● Directions for this task: Return the part of the Barr nomination article from "Barr said on" up to and including "can by law.", copied word for word.

Schumer’s comments come one day after Barr appeared for his confirmation hearing before the Senate Judiciary Committee, where Barr vowed he would let Mueller complete his investigation into whether Trump’s campaign colluded with Russia and provide the public with as many details as possible on Mueller’s conclusions.

Trump has denied colluding and has called the investigation a witch hunt.

Schumer’s opposition to Barr’s nomination is not likely to prevent the Senate from confirming him as attorney general.

Barr enjoys broad support from Republicans, who hold 53 Senate seats. Only a simple majority in the 100-seat chamber is needed to approve a nomination.

However, Schumer’s concerns could signify that Barr will be confirmed with little or no Democratic support - a similar outcome to former Attorney General Jeff Sessions, who won confirmation with the support of only one Democrat.

Democrats raised concerns about Barr’s nomination after learning that Barr had sent a 19-page legal memo to top Justice Department officials and Trump’s lawyers calling Mueller’s probe into whether Trump obstructed justice “fatally misconceived.”

Barr said on Tuesday that the memo was narrowly focussed on one aspect of the law and did not question the rest of Mueller’s investigation.

Schumer came out against Barr’s nomination after learning of the memo, but said he met with Barr on Wednesday in hopes he could be convinced to change his vote after Barr’s “nice words at the hearing.”

The Justice Department’s special counsel regulations require Mueller to provide a confidential report to the attorney general with his findings, and give the attorney general discretion to release details publicly.

Barr has pledged to make as much information public as he can by law.

But Schumer said that is not enough.

“I asked him, Would he issue the full Mueller report with only redactions if intelligence agencies said it would compromise sources? ... He would not give that assurance,” Schumer said.

Schumer also said Barr declined to promise that he would not block Mueller from interviewing certain witnesses or pursuing other areas of investigation.

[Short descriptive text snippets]

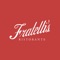 With the Fratelli's Ristorante mobile app, ordering food for takeout has never been easier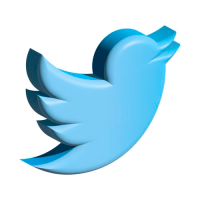 promoción-twitter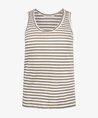 NUKUS Top Steffie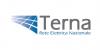Logo Terna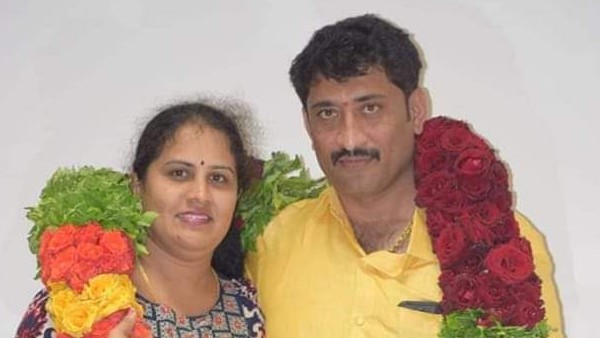 ರೇಖಾ ಹಣ ಕೊಡಿಸುವಂತೆ ಪೀಡಿಸಿ ಕಳಿಸಿದ ಸಂದೇಶ: 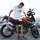 Mansur_403006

● Result of this exercise:
Barr said on Tuesday that the memo was narrowly focussed on one aspect of the law and did not question the rest of Mueller’s investigation.

Schumer came out against Barr’s nomination after learning of the memo, but said he met with Barr on Wednesday in hopes he could be convinced to change his vote after Barr’s “nice words at the hearing.”

The Justice Department’s special counsel regulations require Mueller to provide a confidential report to the attorney general with his findings, and give the attorney general discretion to release details publicly.

Barr has pledged to make as much information public as he can by law.